■ TASK INSTRUCTIONS
Starting at the line that holds "Apparent in this", set down each line through the end of the listing, exactly as written and with nothing added.

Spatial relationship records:

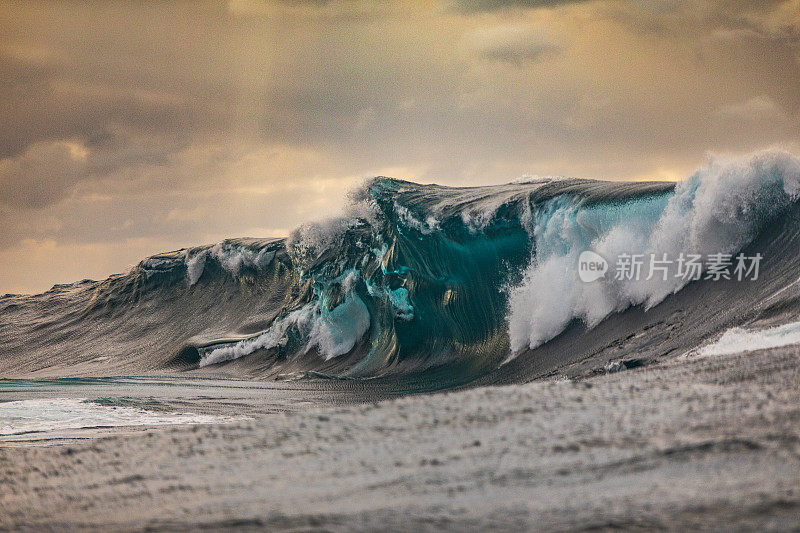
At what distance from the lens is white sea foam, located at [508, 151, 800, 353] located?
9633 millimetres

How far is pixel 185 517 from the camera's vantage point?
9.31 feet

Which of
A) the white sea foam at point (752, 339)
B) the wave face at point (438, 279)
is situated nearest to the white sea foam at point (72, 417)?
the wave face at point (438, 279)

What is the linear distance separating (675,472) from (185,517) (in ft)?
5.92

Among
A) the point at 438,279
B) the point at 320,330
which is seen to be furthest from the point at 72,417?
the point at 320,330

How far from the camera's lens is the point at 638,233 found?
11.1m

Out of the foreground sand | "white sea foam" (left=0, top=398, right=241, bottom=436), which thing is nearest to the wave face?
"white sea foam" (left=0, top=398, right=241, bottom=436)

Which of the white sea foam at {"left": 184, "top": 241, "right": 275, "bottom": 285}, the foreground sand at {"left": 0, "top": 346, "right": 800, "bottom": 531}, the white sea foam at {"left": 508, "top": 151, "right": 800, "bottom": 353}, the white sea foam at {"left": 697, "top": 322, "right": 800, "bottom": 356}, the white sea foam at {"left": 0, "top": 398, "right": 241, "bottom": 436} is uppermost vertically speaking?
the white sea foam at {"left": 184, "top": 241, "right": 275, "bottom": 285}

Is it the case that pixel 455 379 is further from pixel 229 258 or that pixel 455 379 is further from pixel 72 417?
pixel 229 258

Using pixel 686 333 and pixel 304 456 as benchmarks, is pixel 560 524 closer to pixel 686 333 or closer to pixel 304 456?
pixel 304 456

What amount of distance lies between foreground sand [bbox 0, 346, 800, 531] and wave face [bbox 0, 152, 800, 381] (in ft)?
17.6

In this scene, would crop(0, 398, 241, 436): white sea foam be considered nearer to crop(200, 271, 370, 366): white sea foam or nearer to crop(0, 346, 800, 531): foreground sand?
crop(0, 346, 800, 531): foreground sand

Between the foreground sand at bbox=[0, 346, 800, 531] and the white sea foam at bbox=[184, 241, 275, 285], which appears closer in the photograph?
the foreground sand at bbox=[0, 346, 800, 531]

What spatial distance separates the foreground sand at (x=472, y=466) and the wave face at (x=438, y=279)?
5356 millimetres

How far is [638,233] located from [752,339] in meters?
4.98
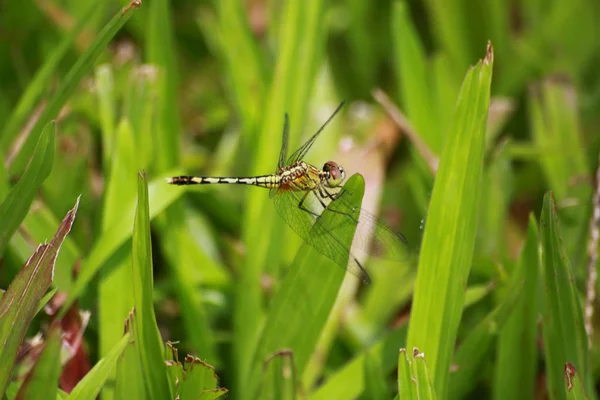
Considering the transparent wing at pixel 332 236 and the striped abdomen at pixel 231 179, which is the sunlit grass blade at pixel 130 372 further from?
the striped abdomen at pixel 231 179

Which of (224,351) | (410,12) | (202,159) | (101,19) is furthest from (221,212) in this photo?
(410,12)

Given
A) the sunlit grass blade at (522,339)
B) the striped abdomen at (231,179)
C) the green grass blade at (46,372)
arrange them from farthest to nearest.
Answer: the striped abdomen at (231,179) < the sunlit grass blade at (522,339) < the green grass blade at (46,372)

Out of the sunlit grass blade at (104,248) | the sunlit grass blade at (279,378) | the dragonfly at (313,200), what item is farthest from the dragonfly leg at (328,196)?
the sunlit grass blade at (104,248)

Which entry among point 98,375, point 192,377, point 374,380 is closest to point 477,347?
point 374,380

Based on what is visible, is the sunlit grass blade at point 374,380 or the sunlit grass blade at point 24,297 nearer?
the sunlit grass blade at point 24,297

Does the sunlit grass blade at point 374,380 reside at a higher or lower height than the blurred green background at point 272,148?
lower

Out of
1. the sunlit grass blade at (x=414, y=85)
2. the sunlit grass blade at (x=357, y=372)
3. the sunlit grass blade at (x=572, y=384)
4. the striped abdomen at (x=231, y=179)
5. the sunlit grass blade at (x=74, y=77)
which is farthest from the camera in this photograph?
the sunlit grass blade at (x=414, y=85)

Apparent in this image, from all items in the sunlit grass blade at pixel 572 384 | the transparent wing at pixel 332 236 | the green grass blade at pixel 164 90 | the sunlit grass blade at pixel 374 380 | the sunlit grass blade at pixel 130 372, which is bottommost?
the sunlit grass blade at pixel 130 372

■ COMPLETED EXERCISE
Apparent in this image, from all items in the sunlit grass blade at pixel 572 384 | the transparent wing at pixel 332 236 | the green grass blade at pixel 164 90 | the sunlit grass blade at pixel 374 380 | the sunlit grass blade at pixel 130 372, which is bottommost?
the sunlit grass blade at pixel 130 372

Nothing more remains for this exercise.